What you have to do —
Pictures are to be omitted. Output only the lines from the one containing "безукоризненно выполненная работа, в" through the end of the data, word for word.

Data extracts —

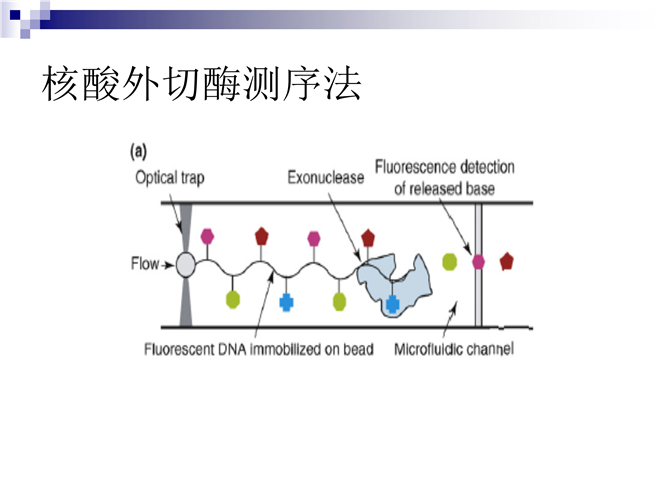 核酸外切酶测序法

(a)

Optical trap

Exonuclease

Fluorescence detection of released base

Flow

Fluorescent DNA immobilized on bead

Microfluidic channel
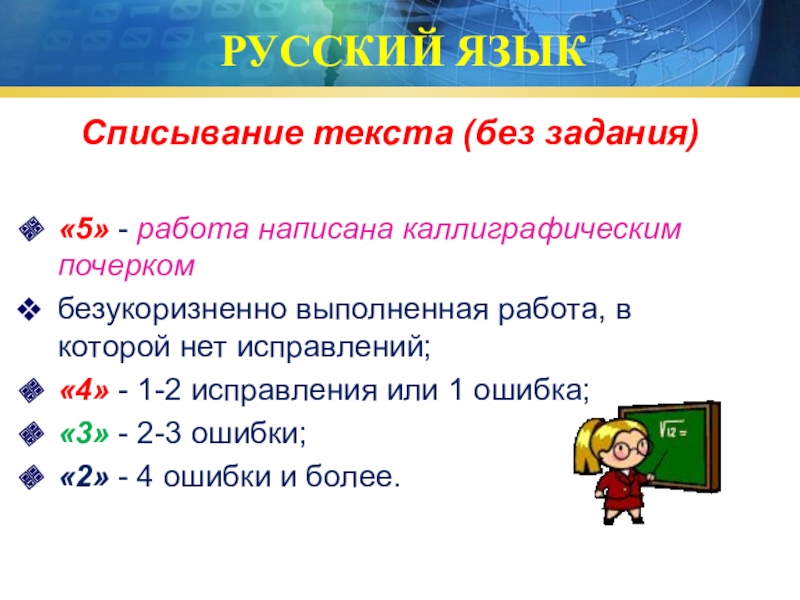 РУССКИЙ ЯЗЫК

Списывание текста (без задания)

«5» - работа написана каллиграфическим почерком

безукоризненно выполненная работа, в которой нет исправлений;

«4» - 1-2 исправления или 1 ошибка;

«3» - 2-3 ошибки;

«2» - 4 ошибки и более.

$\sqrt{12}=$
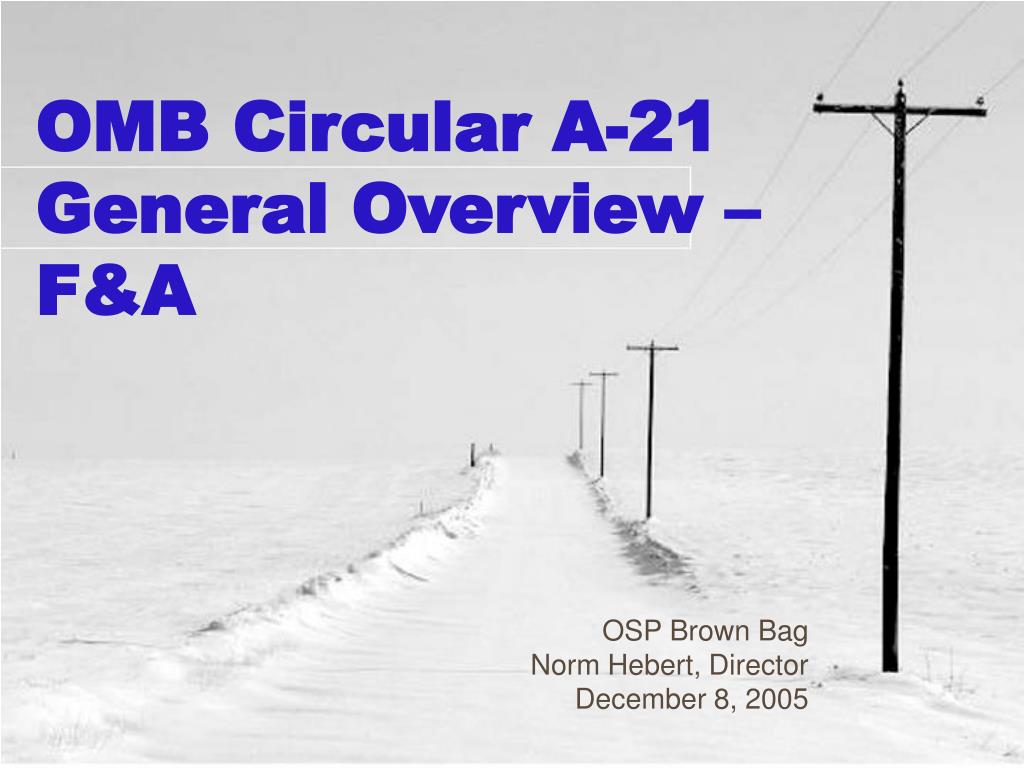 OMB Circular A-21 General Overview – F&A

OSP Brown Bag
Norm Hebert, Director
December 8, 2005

Solution to the problem —
безукоризненно выполненная работа, в которой нет исправлений;

«4» - 1-2 исправления или 1 ошибка;

«3» - 2-3 ошибки;

«2» - 4 ошибки и более.

$\sqrt{12}=$
 OMB Circular A-21 General Overview – F&A

OSP Brown Bag
Norm Hebert, Director
December 8, 2005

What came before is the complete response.